While these findings align with current market conditions, there is a notable generational divide: Only 13 percent of baby boomers and 11 percent of Gen Xers said homeownership is more attainable. In contrast, 23 percent of millennials and 24 percent of Gen Zers said it is more attainable.
When comparing older and younger generations, 35 percent of boomers and Gen Xers said homeownership is as or more feasible, while 44 percent of millennials and Gen Zers believe the same. This indicates a growing confidence among younger generations in achieving the dream of homeownership.
While the path to homeownership has undeniably become steeper, the dream itself remains very much alive — though transformed. Homeownership continues to represent one of the few hybrid investments that blends financial growth with personal well-being.
It’s a lifestyle investment and a tangible asset that appreciates over time while offering something priceless: a sense of place. A home is where people recharge, raise families and build memories. That dual role — as both a lifestyle anchor and a financial vehicle — gives homeownership a resilience that transcends economic cycles.
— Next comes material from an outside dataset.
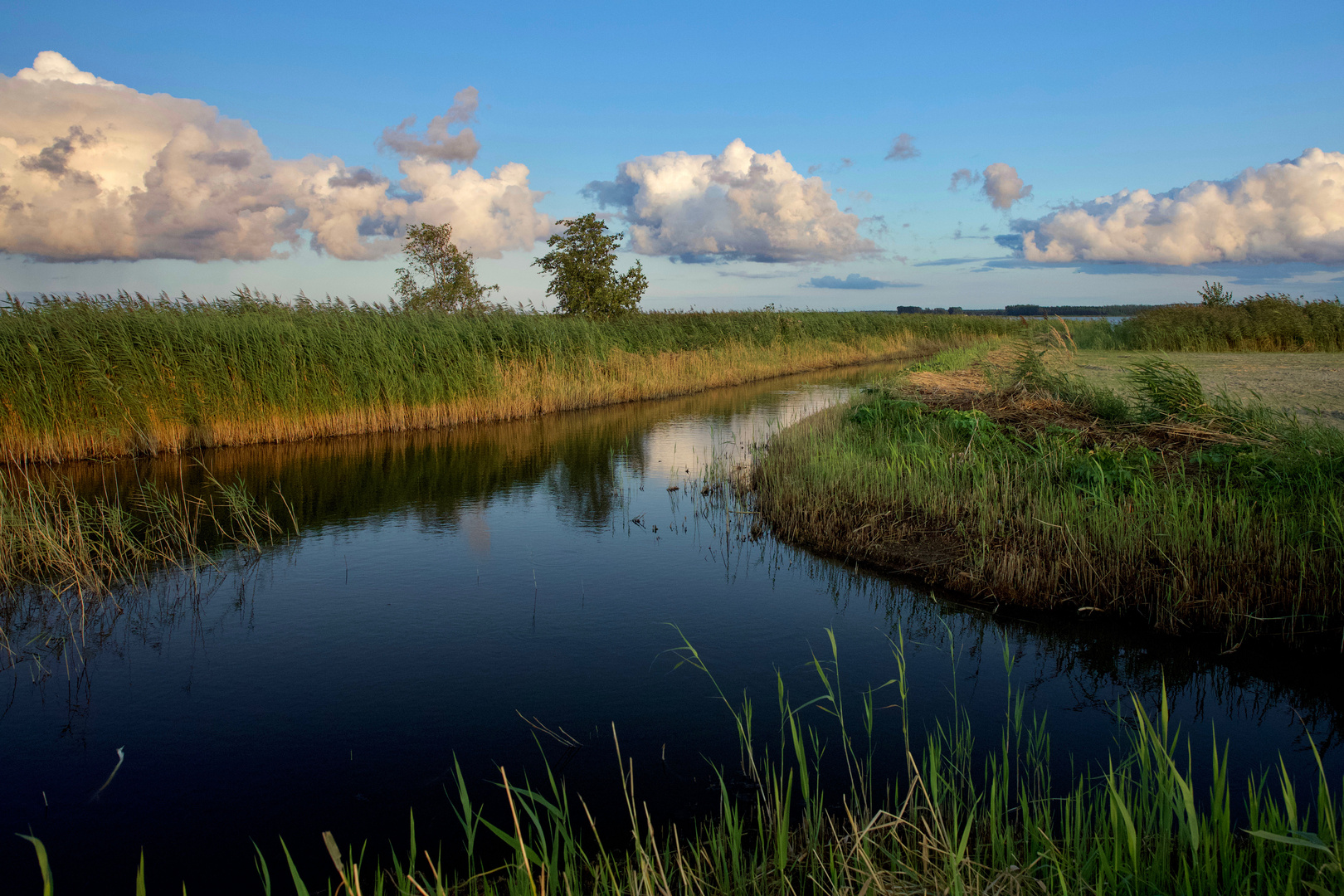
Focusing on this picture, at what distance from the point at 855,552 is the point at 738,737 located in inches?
137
The American dream has evolved
Today’s economy has stretched the timeline and altered the trajectory for many aspiring homeowners. In most U.S. markets, rising home prices, limited inventory and higher interest rates have made buying a home more difficult. But “difficult” is not the same as “impossible.” With greater intentionality — saving more aggressively, adjusting expectations and planning over longer time horizons — homeownership is still within reach for many.
What is perhaps most notable is the way the American dream itself is evolving. The traditional ideal — a detached, 2,500-square-foot home with a yard and a white picket fence — is no longer the singular vision.
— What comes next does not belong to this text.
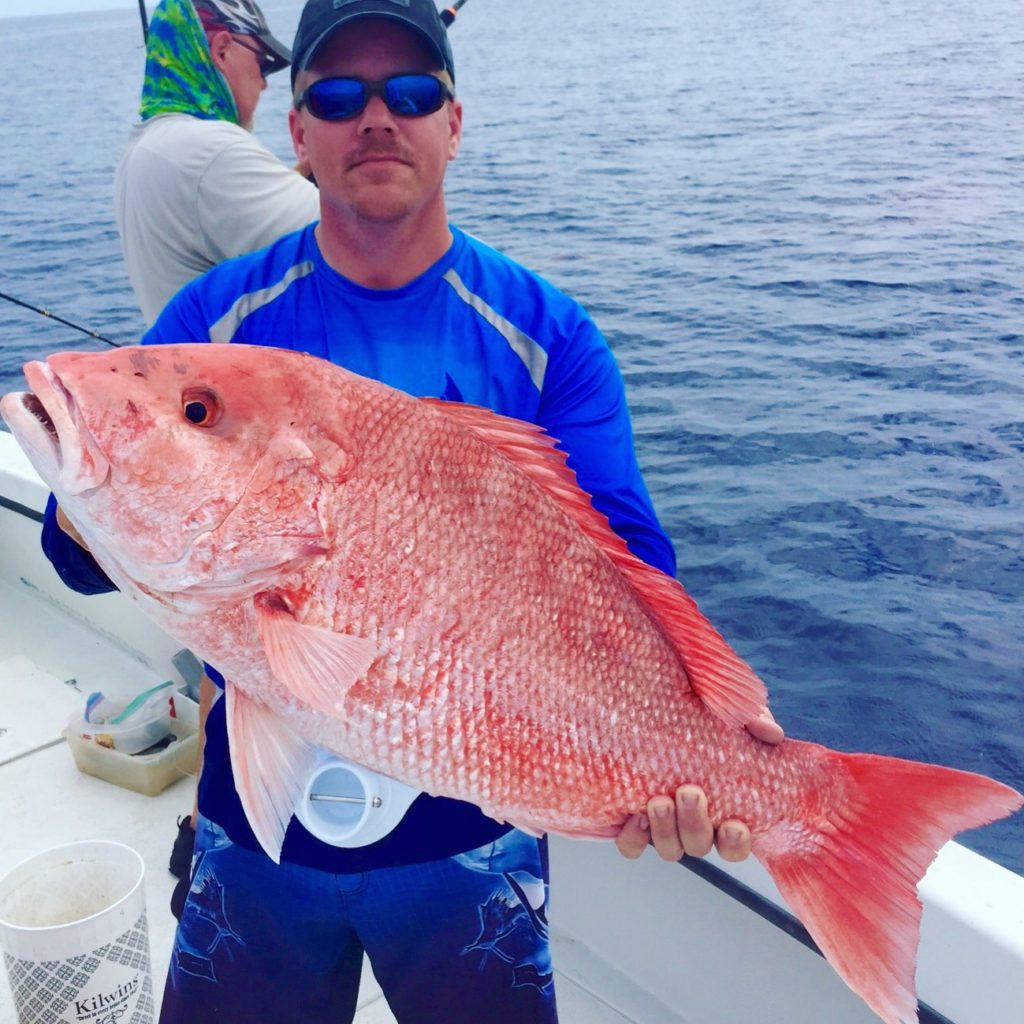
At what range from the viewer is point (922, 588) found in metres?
6.11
We are seeing an increasing demand for alternative housing types, including micro-units, accessory dwelling units (ADUs), multigenerational homes and even co-living arrangements, which are all being supported by progressive changes in many local zoning codes. These shifts reflect a broader cultural evolution in how people define success, family and quality of life.
The real challenge is not a lack of desire for homeownership — it is that the current housing supply has not kept pace with the diversity of lifestyles, family structures and economic realities shaping the modern American dream. As a result, many would-be homeowners are left searching for options that do not exist in the places they want to live.
Additionally, many people are competing for the same type of home. The first-time homebuyer may be looking for the same type of home as the downsizing boomer. The boomer, who likely has equity buildup in their current home, can and will continue to outbid that first-time homebuyer, who has relatively less equity.
A turning point
We are entering a new chapter in the housing market — one that tilts more favorably toward buyers compared to what we have seen in recent years. While affordability remains a headwind, buyers now have more choices, more negotiating power and less urgency to overbid. It is not a full buyers’ market yet, but the tide is turning. For informed, long-term buyers, the landscape is steadily improving.
This summer especially marks a quiet turning point in the housing market. Inventory is loosening, and in many markets, buyers have more leverage than they have had in years past. Mortgage rates remain elevated, but if you have the financial stability and a long-term outlook, this is a strategic window to buy, but not for quick gains, for quality of life and long-term value.
The future of the American dream
In short, the quintessentially American dream of owning a home is not dead — it is changing and adapting to both the market and evolving consumer preferences. For the dream to remain attainable, housing policies, development strategies and lending practices must also adapt.